人医療では医療の発達にともなってがん患者や移植者などの免疫不全者が増えるにつれ、カンジダ症やアスペルギルス症などの深在性(内臓)真菌症が増えました。必要に迫られる形で抗真菌薬の開発は進み、以前と比べると使用できる抗真菌薬は増えています。

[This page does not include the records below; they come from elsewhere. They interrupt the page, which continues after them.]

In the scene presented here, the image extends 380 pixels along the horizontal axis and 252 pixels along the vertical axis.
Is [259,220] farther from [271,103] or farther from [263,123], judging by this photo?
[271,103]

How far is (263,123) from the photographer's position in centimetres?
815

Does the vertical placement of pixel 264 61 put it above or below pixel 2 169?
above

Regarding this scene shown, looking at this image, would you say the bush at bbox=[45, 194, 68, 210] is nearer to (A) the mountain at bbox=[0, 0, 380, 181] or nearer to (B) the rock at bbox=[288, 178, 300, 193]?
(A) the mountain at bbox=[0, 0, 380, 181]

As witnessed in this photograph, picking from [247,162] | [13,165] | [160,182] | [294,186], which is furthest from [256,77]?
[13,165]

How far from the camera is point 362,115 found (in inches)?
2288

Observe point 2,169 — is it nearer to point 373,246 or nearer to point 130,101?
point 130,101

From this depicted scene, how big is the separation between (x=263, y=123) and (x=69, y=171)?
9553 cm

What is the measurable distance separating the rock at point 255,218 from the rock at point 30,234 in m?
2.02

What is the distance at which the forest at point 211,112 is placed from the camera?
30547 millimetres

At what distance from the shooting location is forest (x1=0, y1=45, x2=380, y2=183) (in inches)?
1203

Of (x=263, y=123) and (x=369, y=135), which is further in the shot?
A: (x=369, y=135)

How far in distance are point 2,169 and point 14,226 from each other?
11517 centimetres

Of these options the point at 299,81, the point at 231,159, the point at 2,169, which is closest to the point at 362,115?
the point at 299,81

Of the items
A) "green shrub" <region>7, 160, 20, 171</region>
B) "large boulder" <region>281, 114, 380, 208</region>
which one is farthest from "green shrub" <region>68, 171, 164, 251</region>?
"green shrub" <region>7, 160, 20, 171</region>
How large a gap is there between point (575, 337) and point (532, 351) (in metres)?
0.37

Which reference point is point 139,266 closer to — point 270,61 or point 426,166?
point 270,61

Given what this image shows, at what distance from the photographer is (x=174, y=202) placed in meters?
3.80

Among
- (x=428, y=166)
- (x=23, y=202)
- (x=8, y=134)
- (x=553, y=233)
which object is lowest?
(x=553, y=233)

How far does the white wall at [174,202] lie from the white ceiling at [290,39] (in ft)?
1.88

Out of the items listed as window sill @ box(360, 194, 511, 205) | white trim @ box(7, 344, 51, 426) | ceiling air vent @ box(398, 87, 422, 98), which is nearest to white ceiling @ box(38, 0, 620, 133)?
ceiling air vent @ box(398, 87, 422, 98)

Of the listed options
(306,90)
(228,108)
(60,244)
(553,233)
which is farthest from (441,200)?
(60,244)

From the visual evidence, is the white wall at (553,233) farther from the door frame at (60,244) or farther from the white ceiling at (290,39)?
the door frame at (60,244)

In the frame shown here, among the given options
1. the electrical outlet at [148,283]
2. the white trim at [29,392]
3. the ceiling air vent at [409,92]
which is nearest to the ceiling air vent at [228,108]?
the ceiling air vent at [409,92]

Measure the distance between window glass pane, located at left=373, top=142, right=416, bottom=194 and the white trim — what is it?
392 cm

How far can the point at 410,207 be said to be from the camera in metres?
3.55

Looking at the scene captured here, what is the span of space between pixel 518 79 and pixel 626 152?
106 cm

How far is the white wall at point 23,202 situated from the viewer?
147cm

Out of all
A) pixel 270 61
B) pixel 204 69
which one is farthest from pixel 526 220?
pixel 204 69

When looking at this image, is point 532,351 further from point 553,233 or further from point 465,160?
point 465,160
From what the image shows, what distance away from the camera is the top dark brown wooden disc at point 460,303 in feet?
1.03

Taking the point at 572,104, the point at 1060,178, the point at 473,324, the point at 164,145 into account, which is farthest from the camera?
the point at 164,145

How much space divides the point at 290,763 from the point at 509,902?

薬は増えたものの、残念ながら動物では深在性真菌症に対する抗真菌薬使用のデータはあまり蓄積されておらず、治療は手探りの現状です。ここでは獣医師になじみのない深在性真菌症に使用される抗真菌薬についてまとめました。
アムホテリシンB
抗真菌薬の歴史は実質アムホテリシンBからはじまりました。抗真菌スペクトラムが広く、効果が強く、耐性菌がほとんど出ないという三拍子揃った薬ですが、副作用が強いため現在では第一選択薬の座をアゾール系薬に譲るケースが多くなっています。しかしアムホテリシンBにしか感受性を持たない真菌の治療や、急性や重症の真菌症の場合には頼りになる薬です。
アゾール系薬
アゾール系薬はアムホテリシンBと比較して副作用の点で大きく改善され、現在の真菌治療の主力です。現在第4世代まで開発され、世代が進むたびに改善され使いやすくなっています。アゾール系薬はチトクロームP450(CYP)を阻害して作用を現すのですが、動物細胞のCYPにも若干作用するため、この酵素で代謝される多くの薬に影響を与えます。このため併用禁忌または注意の薬剤が多いという問題があります。また長期使用により耐性化し、アゾール系薬間で交差耐性が起こることもあります。
キャンディン系薬
キャンディン系薬は動物細胞にはない真菌壁の1,3-β-Dグルカンを阻害して効果を現すため、上記2薬と比較して副作用が少ないという特徴があります。抗真菌スペクトラムは狭く、クリプコックスやムーコルには効果がありませんが、真菌症の多くを占めるカンジダとアスペルギルスには有効で比較的安全に使用できる薬として価値があります。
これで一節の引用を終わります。